In vivo imaging of the T cell response to infection

The induction and execution of a successful anti-pathogen immune response requires a consecutive series of cellular interactions that begin in lymphoid environments and later extend into the periphery. Much of our current knowledge of these events has been gained using ex vivo approaches that yield important static information but do not convey the dynamic nature of cellular behavior in vivo. The application of multiphoton-laser based microscopic analysis to the ongoing immune response has provided new insight into cellular interactions leading to T cell activation and the behavior of primed immune effectors. Here we discuss recent insights on anti-pathogen immune responses revealed using live imaging of both lymphoid and non-lymphoid tissues.

Introduction

The priming of robust T cell responses begins in the lymph node draining the site of infection, or in the spleen if the pathogen gains entry to the blood. Pathogens that penetrate the epithelial barrier are rapidly transported to lymph nodes, either as a lymph-borne particulate or via cells that capture the pathogen and migrate to the lymph node. While the first form of transit can occur very rapidly (within seconds to minutes), the second occurs from hours to days post-infection [1•, 2, 3, 4•, 5]. T cells constantly enter lymph nodes through high endothelial venules (HEVs) and survey resident or migrant antigen presenting cells (APC) for the presence of foreign antigen [6, 7]. Once cognate, pathogen-derived antigen is detected in the form of a peptide–MHC molecule complex, T cells arrest on the expressing APC, forming stable interactions that result in their activation [8]. Activated T cells rapidly proliferate, exit the lymph node and enter the circulation before reaching infected tissue. In the periphery, effector T cells use a number of methods to control and eliminate pathogen-infected cells, including the release of interferon-γ and granzyme B.

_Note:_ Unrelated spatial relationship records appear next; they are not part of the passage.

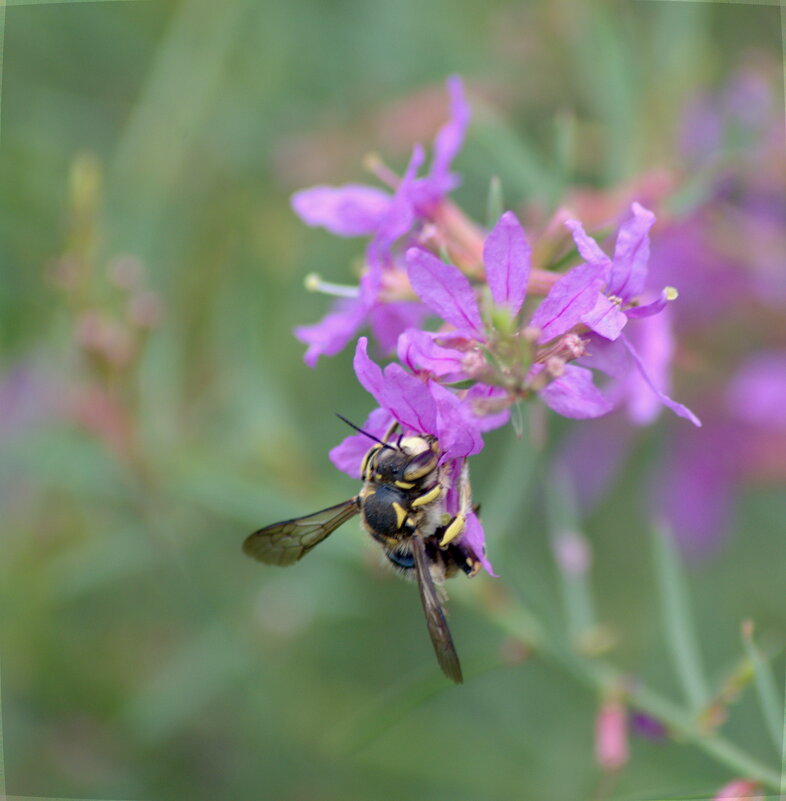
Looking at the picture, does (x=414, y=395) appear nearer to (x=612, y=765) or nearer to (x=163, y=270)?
(x=612, y=765)

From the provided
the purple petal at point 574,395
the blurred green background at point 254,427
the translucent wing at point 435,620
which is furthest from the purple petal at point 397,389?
the blurred green background at point 254,427

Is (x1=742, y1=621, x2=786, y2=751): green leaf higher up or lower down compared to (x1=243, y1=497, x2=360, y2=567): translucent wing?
lower down

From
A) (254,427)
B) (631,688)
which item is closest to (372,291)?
(631,688)

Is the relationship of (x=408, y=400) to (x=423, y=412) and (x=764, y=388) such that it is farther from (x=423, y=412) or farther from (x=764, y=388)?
(x=764, y=388)

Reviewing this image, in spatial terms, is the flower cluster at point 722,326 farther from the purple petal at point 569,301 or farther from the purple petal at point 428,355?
the purple petal at point 428,355

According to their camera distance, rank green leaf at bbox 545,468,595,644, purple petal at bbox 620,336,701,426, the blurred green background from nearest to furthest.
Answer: purple petal at bbox 620,336,701,426 → green leaf at bbox 545,468,595,644 → the blurred green background

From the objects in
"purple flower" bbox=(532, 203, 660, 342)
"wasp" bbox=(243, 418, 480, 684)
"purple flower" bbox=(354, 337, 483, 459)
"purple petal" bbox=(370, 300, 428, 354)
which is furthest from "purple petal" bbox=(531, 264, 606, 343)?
"purple petal" bbox=(370, 300, 428, 354)

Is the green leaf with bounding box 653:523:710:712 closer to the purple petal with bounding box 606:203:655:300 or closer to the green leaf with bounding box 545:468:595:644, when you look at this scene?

This sequence of events has largely been elucidated via the dissociation of lymphoid organs or infected tissues and performing flow cytometric analysis, or via the use of immunohistochemistry on fixed tissues to discern the types, numbers, and functional phenotype of T cells at different time points post-infection. The static nature of these approaches necessitates the use of complementary techniques to understand the kinetic behavior of cells in their environment. How long do naïve T cells interact with infected APC? How do effector cells maneuver through a complex tissue? To answer questions such as these requires the direct visualization of the cells in action.